Kamil to jest Kam1A2, jest bardziej pomarańczowy, taki aksamitny kolor, nie wiem jak go określić.
Długo się przygotowywałam do tego postu gdyż odkryłam że mam własną krzyżówkę pomidorową i zbierałam informacje i szukałam zdjęć z poprzednich sezonów żeby dokładnie ją opisać.
Co prawda nie zrobiłam jej sama a pomogły mi prawdopodobnie w tym pszczółki ale po owocach mogę dojść z jakich odmian powstała.
W zeszłym roku urosła jako samosiejka, nazwana roboczo Czerwona Śliwka F1.
Bardzo plenny, wysoki, zdrowy , silny, zupełnie nie wymagający krzak. Nie podlewany, nie naworzony, rósł i plonował obficie. Owoce były bardzo podobne do Rio Grande ale bardziej soczyste i żywoczerwone. Pierwsze co pomyślałam to że z czymś wysokim się skrzyżował. Zebrałam nasiona i w tym sezonie wysiałam 4 krzaki, żeby zobaczyć jak się będzie rozszczepiał.
Po owocach z tych 4 krzaków wywnioskowałam jaki był drugi z rodziców krzyżówki. Był to Cherokee Green Pear. Oba bardzo plenne, krzaki krzyżówki silne i mocne po Cherokee, owoce czerwone, przetworowe po Rio Grande. Krzaczek siewki wyrósł też mniej więcej w tym miejscu gdzie w zeszłym sezonie rósł Cherokee Green Pear.
Rio Grande
Cherokee Green Pear
Czerwona Śliwka F1
4 krzaki z nasion z Czerwonej Śliwki są również plenne, zdrowe, silne, wysokorosnące lecz owoce się różnią.
Na
1 krzaku owoce mają delikatnie gruszkowaty kształt o suchym przetworowym miąższu, ale słodkie i smaczne, chyba słodycz odziedziczyły po Cherokee.

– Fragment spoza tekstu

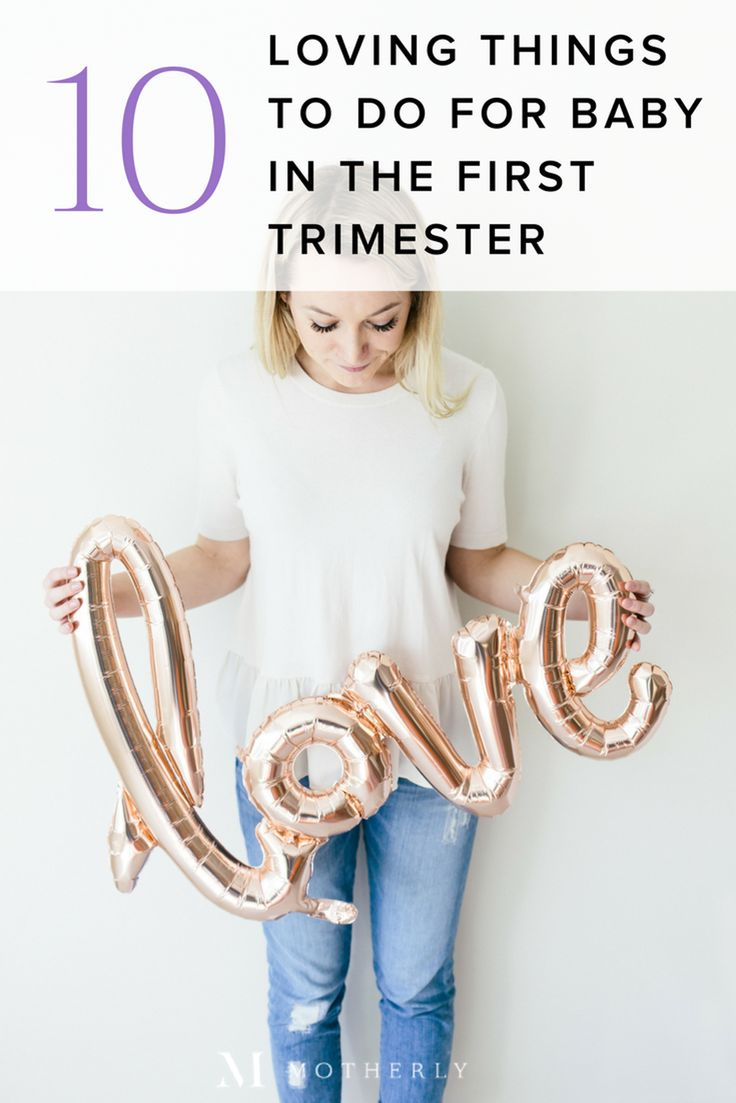 10 Loving things to do for baby in the first trimester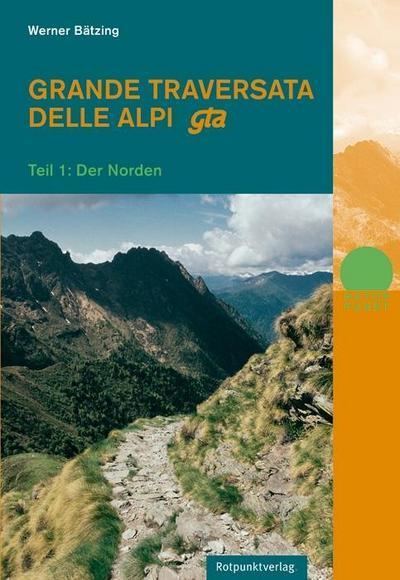 Grande Traversata delle Alpi / gta: Teil 1: Der Norden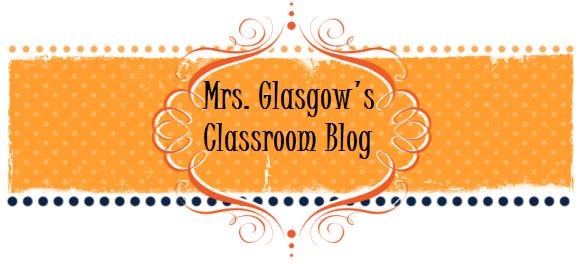Mrs. Glasgow's Class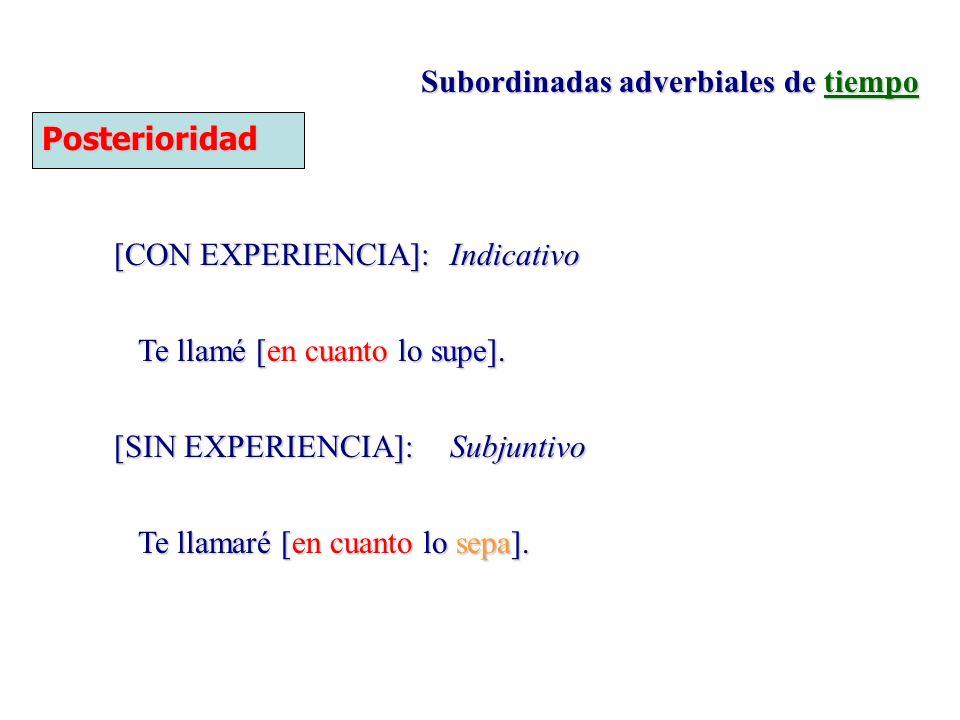 Subordinadas adverbiales de tiempo Posterioridad [CON EXPERIENCIA]:Indicativo Te llamé [en cuanto lo supe]. [SIN EXPERIENCIA]:Subjuntivo Te llamaré [e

Kolor jasnoczerwony.
Na
2 krzaku owoce bardzo podobne do pierwszego ale bardziej śliwkowate w kształcie.
Na
3 krzaczku owoce mnie zaskoczyły gdyż mają kolor jasno żółty i zieloną galaretkę wewnątrz, takich owoców jeszcze nie miałam, smak też słodki.
Kształt małych gruszek.
Na
4krzaku owoce większe, bardziej intensywnie czerwone, z małym dzióbkiem, najbardziej podobne do owoców Rio Grande.
To są owoce w pokoleniu F2, nasiona zebrałam i będą one w pokoleniu F3.
Nadałam też nazwę każdej z nich.
1.Bauble Red Pear
2. Bauble Red Plum
3.Bauble Lemon Pear
4.Bauble Big
Bardzo w moim typie i guście są te pomidorki, skórka nie gruba, mięsiste, słodkie , na pewno będą dalej przeze mnie uprawiane, do ustalenia.